As a supervisor, I had more conversations about the stress level at work than ever before. That’s been understandable; it’s been a stressful year where I work. And every year about this time, the youth and teen staff begin feeling the stress even more. Summer is a wonderful time to be a youth or teen services librarian, but it is also stressful. As a supervisor, I encourage everyone to find ways to manage the stress that works best for them. For me, on my most stressful days, I take an hour lunch and go somewhere to sit down and eat. I play games on my phone and just veg. Other days, I’ll just pick up something and eat in my office, but when I’m stressed I know it’s important to just leave for a bit.

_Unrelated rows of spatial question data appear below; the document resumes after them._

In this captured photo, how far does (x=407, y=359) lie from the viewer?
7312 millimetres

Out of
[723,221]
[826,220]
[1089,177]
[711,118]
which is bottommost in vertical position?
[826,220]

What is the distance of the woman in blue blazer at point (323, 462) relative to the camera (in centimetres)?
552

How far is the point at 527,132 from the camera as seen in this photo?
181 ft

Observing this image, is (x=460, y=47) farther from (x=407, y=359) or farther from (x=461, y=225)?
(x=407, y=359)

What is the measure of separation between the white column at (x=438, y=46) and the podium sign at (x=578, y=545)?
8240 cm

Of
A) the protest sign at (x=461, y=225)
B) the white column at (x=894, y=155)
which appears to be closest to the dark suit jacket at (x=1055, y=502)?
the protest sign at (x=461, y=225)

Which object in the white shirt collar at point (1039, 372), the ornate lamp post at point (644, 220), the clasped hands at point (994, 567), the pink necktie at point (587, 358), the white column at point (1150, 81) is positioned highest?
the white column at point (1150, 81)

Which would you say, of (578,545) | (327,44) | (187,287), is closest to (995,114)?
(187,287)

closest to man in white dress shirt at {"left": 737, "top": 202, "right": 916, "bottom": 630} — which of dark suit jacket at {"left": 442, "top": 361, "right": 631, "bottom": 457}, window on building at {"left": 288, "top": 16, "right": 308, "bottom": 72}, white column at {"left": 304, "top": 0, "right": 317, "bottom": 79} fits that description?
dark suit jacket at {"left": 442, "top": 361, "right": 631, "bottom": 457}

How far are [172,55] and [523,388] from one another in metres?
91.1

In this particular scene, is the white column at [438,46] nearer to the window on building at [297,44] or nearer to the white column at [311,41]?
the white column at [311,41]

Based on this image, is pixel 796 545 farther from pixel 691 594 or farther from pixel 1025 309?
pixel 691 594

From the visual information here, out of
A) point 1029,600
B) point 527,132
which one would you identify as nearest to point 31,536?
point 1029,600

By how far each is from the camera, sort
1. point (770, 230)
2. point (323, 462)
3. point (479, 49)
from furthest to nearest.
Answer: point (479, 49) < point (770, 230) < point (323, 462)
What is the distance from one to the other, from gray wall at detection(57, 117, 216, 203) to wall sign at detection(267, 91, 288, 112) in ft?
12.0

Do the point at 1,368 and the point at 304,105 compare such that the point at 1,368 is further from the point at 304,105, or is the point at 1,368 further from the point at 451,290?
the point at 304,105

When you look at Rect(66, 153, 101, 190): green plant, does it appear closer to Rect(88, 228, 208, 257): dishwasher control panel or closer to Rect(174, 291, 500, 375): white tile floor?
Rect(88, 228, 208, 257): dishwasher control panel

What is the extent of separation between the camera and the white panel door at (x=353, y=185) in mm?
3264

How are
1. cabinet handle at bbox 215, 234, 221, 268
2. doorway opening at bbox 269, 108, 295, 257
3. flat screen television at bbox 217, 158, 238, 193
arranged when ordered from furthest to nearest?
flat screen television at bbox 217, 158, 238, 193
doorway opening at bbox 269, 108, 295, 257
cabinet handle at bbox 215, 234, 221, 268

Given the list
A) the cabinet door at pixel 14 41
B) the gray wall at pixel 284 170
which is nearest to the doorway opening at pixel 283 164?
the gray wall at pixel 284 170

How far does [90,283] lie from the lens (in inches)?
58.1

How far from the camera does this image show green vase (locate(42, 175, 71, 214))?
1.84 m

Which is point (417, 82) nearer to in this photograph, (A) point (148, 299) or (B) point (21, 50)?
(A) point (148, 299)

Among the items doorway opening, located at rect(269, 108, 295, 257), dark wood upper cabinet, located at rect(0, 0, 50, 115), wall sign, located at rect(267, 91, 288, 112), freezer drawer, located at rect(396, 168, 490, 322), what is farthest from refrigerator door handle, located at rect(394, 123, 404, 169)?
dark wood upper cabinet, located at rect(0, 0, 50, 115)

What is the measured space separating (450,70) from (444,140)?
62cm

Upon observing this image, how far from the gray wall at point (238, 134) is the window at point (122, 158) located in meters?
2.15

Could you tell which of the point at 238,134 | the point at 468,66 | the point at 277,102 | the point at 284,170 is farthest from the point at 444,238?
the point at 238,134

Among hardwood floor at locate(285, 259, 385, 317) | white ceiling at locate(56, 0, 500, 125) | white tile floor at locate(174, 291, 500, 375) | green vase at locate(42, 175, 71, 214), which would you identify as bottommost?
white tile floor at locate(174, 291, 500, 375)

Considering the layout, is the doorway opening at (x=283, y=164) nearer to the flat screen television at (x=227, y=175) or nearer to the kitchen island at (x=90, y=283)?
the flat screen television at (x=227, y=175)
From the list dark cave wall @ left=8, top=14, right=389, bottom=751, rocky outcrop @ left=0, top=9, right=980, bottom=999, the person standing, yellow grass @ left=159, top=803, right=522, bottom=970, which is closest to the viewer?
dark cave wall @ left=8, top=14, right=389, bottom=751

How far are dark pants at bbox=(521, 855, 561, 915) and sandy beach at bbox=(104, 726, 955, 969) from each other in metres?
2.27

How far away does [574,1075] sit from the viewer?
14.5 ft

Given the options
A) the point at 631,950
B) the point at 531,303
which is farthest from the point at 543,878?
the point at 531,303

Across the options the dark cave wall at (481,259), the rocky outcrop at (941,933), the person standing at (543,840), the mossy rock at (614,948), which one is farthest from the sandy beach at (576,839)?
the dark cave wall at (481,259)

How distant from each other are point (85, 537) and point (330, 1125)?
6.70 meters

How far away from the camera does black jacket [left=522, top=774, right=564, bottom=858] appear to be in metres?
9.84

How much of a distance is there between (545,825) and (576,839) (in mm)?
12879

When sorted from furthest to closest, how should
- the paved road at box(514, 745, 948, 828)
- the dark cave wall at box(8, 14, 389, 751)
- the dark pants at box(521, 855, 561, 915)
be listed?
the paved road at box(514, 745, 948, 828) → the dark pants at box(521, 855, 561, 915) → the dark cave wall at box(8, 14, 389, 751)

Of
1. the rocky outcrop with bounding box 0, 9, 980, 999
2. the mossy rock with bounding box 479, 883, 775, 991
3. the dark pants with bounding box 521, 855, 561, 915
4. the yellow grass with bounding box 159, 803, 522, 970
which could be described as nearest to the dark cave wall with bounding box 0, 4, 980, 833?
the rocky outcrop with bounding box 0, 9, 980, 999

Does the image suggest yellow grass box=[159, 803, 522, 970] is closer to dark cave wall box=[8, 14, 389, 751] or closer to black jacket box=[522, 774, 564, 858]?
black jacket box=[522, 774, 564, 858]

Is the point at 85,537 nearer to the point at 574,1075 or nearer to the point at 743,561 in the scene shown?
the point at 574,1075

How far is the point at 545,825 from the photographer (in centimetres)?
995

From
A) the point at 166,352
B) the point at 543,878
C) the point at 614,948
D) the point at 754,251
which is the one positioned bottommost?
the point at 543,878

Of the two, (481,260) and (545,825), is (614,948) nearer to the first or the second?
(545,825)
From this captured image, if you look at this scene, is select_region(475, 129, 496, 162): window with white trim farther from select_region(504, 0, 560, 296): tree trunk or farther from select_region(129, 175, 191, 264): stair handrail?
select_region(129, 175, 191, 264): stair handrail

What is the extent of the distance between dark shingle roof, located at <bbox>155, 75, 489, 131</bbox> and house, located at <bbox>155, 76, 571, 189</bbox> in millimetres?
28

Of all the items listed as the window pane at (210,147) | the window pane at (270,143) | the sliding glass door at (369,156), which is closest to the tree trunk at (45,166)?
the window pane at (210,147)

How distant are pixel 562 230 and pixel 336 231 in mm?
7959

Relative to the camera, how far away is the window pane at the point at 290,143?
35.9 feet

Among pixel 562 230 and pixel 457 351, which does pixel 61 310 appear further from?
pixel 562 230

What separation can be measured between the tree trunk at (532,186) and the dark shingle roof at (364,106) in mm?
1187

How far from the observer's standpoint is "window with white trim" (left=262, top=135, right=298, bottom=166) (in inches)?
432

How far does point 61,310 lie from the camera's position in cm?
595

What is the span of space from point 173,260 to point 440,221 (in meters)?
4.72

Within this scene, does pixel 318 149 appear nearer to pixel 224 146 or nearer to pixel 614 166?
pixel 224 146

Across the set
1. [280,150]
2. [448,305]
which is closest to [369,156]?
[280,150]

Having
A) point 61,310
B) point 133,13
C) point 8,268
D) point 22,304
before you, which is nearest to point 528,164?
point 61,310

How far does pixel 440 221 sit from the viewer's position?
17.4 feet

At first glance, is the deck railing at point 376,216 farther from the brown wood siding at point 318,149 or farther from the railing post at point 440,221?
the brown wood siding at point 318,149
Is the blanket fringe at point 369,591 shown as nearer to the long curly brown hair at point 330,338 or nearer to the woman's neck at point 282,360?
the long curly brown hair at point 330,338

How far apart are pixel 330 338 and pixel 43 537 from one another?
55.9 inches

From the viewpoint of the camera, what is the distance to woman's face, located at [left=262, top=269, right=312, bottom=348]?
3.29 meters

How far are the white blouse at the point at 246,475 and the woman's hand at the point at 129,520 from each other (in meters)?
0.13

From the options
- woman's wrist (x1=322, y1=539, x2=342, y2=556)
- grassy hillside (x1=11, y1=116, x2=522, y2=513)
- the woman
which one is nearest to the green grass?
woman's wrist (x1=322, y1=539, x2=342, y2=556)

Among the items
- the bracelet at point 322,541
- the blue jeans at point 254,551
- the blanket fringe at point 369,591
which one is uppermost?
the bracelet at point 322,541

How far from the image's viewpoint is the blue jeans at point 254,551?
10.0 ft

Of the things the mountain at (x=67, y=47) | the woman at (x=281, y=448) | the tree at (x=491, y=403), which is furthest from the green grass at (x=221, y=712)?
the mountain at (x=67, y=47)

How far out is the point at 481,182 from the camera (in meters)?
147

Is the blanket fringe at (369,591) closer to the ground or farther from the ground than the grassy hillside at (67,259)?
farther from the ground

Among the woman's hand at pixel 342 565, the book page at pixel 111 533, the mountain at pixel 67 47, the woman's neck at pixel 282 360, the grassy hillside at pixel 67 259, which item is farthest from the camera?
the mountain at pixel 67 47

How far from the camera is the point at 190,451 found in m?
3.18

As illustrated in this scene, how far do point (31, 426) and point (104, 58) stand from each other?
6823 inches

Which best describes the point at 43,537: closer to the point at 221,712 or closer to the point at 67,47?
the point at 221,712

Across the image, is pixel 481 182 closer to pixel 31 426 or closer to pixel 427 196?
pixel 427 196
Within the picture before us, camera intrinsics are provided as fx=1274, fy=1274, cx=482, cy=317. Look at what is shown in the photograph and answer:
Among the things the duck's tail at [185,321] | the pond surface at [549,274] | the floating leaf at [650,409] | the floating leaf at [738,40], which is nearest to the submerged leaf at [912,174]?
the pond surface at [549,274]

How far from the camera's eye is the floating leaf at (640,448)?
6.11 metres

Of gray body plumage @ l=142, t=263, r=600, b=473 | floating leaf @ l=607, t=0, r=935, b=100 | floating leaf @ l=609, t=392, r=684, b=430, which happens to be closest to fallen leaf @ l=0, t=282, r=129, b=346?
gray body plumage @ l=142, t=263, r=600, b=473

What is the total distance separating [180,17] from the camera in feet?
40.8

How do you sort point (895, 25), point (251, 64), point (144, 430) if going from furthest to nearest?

What if you don’t have an hour to get away and decompress? Here are some fun, easy things to try:

  • Listen to your favorite song and sing along. My son has brain breaks in his class where they dance to songs on Just Dance for Kids. Although we can’t necessarily have these brain breaks while on the desk (though wouldn’t it be fun if all the staff just started to sing and dance!), we can easily do this in our backroom areas.
  • Do some deep-breathing exercises.
  • Laugh! Watch a Youtube clip; get a joke book out and tell some to your colleagues.
  • Write it out. Journal what’s bothering you, but then take the extra step to write out what you’re grateful for. This step will remind you of great things.
  • Exercise. Take a walk around the library (inside or out). Do some stretches and squats. Getting up and moving a bit will get your blood flowing and endorphins churning.
  • Read. Reading has been shown to reduce stress better and faster than listening to music, drinking tea, and other relaxation methods. But pick something you’ll enjoy and not something that could upset you, like the news.

Stress is a part of every job. How you handle it makes all the difference!